Monitoring use cases include:

  • An operator responds to a request from an experimenter who is unable to create a sliver at an aggregate. The operator needs to see the current and recent status of that aggregate (eg is the AM responding to queries?)
  • Assess the availability/utilization of GENI resources over a four month period.
  • A core OpenFlow switch misbehaves leading to intermittent failures. Various operators need information about whether L2 network resources are usable and the utilization of relevant network resources in order to debug the failure.
  • Assess the historic usage of network resources in order to plan for future expansion of those resources.
  • An experimenter wants to access basic information about their sliver to assess the general health and activity of their experiment.
  • An aggregate operator receives a complaint from campus IT about unusual traffic on the campus network. The aggregate operator needs to looks at the current state of resources at their campus in order to demonstrate the problem is not caused by his aggregate.

The data required to support the above use cases is also required for the architecture.

In addition several other topics such as emergency stop, various policies (such as Aggregate Provider Agreement and LLR, and privacy of monitoring data are also important to monitoring data in GENI.

GEC Session Summaries

GEC13 Summary

At GEC 13 we had a productive discussion during the Monitoring session. The notes and slides are posted on the session wiki page.

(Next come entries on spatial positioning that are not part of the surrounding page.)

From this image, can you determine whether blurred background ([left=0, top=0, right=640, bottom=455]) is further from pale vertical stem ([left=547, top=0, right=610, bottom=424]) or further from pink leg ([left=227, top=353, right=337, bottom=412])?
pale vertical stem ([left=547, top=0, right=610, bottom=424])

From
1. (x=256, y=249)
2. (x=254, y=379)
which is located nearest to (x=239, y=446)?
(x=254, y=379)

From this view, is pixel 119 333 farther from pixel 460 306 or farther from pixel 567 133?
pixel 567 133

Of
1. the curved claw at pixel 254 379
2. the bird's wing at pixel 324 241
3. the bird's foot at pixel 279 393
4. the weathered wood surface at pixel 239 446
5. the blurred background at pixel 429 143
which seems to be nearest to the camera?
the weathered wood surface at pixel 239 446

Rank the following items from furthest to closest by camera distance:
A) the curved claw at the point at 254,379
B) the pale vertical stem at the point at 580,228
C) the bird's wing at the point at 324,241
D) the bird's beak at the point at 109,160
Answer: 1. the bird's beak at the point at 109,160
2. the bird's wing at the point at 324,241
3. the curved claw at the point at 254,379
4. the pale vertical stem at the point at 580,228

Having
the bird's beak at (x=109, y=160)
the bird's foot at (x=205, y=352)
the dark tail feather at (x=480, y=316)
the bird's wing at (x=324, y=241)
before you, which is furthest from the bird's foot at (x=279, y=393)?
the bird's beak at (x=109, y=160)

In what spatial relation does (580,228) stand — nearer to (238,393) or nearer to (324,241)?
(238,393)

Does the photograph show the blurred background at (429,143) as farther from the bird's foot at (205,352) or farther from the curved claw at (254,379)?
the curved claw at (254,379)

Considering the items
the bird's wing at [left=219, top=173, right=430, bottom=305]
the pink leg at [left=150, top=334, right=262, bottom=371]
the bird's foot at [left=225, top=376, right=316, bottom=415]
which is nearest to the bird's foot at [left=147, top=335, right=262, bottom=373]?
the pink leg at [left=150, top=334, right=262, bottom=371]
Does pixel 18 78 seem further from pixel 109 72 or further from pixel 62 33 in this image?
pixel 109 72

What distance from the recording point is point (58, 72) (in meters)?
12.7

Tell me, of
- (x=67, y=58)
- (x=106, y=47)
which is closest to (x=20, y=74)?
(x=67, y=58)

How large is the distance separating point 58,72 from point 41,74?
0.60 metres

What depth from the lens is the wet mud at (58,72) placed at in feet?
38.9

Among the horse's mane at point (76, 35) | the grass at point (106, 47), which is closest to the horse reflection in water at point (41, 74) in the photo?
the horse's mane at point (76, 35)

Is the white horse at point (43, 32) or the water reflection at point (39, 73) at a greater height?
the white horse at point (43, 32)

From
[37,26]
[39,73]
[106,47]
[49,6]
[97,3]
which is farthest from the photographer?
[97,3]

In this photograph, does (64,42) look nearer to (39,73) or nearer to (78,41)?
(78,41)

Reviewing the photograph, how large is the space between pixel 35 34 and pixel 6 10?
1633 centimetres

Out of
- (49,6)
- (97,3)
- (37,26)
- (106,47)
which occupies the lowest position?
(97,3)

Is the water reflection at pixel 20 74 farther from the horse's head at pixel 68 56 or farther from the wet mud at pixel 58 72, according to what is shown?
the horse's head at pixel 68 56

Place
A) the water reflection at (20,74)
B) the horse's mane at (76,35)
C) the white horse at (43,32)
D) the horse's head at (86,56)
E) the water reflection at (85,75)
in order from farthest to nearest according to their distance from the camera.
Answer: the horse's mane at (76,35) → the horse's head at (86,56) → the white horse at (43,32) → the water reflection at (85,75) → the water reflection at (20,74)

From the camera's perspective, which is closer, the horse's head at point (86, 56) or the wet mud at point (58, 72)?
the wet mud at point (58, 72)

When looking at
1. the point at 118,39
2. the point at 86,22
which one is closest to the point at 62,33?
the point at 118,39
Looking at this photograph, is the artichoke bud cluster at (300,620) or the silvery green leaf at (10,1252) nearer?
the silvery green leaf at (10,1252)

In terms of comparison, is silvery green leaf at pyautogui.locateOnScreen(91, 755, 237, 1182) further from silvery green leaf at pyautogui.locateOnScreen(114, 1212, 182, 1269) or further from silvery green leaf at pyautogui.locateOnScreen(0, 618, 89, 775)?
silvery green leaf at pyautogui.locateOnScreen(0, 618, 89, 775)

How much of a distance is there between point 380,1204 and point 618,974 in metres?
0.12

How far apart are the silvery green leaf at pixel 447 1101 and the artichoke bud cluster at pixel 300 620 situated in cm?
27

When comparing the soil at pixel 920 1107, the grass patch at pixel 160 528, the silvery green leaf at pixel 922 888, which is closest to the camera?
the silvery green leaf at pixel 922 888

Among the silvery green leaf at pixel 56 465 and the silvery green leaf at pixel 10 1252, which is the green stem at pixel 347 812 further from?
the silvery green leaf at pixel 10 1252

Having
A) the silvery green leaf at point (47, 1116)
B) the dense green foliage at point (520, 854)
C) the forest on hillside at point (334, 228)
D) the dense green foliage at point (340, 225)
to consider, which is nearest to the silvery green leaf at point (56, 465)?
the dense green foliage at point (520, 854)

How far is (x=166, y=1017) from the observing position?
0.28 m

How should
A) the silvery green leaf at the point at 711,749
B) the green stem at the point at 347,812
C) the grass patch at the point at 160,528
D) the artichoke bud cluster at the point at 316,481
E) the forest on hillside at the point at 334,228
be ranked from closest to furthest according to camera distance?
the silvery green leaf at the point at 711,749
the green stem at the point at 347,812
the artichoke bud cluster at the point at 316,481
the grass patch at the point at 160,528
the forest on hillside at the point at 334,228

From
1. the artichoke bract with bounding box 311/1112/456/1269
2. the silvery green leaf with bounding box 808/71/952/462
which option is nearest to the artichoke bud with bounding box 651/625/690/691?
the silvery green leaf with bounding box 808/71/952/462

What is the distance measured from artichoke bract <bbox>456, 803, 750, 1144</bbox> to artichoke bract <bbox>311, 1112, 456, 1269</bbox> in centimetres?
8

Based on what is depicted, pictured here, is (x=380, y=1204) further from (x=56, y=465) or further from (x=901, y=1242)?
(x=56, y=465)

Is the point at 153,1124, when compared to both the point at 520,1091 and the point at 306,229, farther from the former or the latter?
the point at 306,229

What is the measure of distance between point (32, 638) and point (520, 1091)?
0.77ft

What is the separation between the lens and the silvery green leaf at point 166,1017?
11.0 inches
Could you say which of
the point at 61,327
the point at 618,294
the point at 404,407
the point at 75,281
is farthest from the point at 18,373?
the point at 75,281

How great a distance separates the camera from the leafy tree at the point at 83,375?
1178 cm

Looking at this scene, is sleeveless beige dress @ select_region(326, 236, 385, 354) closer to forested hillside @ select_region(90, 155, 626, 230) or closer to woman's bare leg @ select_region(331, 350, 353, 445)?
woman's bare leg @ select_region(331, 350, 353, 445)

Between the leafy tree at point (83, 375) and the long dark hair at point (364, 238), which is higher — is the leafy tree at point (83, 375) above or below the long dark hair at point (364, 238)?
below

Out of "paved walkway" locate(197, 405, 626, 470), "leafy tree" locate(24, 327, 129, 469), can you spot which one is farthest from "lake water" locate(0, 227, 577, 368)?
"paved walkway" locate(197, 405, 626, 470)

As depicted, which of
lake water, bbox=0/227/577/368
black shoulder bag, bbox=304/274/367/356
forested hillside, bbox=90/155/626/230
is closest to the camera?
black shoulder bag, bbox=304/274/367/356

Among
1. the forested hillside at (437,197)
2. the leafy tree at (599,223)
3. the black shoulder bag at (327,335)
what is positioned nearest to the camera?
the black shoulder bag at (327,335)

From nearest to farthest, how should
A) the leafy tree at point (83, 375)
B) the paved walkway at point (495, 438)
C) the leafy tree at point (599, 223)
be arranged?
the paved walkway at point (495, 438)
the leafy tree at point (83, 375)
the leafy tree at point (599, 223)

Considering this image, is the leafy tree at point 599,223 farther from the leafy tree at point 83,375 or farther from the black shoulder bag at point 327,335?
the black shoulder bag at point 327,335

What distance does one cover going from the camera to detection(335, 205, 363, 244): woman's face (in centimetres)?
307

We discussed four major items:

  1. A proposed monitoring architecture which built on the monitoring requirements discussed at GEC12. Major components include the interfaces, use cases, and data to be collected. We reviewed these items and how they relate to the rest of GENI. No major objections to these items were raised.
  1. A proposal for privacy of GENI monitoring data. We proposed that some items, such as slice name, should always be public; some items should only be shared with GENI operators; and some items should not be shared at all. During the discussion of this session, it was proposed that we should create an operator's "code of ethics" and an experimenter's "privacy recommendations" documents to inform operators and experimenter of information they should know in order to keep their information private.
  1. The status of the GMOC monitoring interfaces and web portals. In addition to improvements to the API for submitting time series monitoring data implemented during Spiral 3, work continues on an API for relational data as well as a web portal to make operational and health data easier for members of the GENI community to locate and visualize.
  1. We reviewed the ongoing list of "monitoring pains". In addition to the items discussed above, since GEC12 progress has been made on: the packaging of monitoring software; and, the release and installation of the latest OpenFlow Aggregate Manager (FOAM) which facilitates improved monitoring.

GEC12 Summary

The session included a discussion of long-term GENI monitoring requirements and provided updates on several near-term topics including:

  • how the new OpenFlow aggregate manager, FOAM, makes OpenFlow management and monitoring easier;
  • a demonstration of the GMOC DB's SNAPP user interface and new Portal;
  • and a discussion of the importance of monitoring topology.

There is a summary and a link to detailed notes on the session page.

GEC11 Summary

The first half of the monitoring mini-workshop included presentations on the current status of what tools are used and what data is collected as part of monitoring today. The second half of the workshop was a discussion about issues of interest to the community including: what OpenFlow stats are available and the difficulty of current OpenFlow Opt-In, the importance of privacy and incorporating privacy into the design now, and concerns about how campuses could share data without necessarily giving others admin access to their resources. This community will be working to address these issues in the coming months.

Detailed notes are on the GEC11 wiki.